BEGIN

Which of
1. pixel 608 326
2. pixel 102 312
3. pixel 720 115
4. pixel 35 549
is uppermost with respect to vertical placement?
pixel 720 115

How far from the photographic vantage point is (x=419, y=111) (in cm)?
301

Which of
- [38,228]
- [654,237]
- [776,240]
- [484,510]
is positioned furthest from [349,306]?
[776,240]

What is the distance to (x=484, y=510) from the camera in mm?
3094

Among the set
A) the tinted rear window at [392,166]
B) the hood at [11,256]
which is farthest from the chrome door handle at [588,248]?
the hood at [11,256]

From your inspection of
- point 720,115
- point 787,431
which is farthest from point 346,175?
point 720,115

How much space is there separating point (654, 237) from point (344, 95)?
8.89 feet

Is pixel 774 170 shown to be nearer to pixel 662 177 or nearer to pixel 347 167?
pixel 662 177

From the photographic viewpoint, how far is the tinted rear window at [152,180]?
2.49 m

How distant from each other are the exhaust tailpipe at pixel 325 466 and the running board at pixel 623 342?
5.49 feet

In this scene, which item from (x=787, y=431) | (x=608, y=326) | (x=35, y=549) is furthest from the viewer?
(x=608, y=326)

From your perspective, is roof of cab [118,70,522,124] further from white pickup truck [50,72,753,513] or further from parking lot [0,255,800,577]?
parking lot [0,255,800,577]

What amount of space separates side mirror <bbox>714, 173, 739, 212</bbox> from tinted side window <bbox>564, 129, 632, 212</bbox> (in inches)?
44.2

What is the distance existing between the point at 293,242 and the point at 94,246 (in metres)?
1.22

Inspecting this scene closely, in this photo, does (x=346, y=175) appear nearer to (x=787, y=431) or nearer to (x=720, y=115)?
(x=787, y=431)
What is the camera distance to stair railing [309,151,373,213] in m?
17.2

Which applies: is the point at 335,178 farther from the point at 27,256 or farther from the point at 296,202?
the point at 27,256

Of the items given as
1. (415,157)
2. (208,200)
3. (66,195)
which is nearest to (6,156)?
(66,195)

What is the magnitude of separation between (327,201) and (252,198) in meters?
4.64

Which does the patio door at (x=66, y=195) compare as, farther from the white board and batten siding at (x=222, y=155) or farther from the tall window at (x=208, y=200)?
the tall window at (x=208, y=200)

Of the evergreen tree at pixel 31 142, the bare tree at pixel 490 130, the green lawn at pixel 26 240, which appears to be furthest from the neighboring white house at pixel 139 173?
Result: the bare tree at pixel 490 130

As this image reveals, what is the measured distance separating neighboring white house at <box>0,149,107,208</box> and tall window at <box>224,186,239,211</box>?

END

Copy the data above word for word, from the line containing "Of the evergreen" through the end of the data.

Of the evergreen tree at pixel 31 142, the bare tree at pixel 490 130, the green lawn at pixel 26 240, which appears to be furthest from the neighboring white house at pixel 139 173?
Result: the bare tree at pixel 490 130

As this image reveals, what is the measured distance separating neighboring white house at <box>0,149,107,208</box> and tall window at <box>224,186,239,211</box>?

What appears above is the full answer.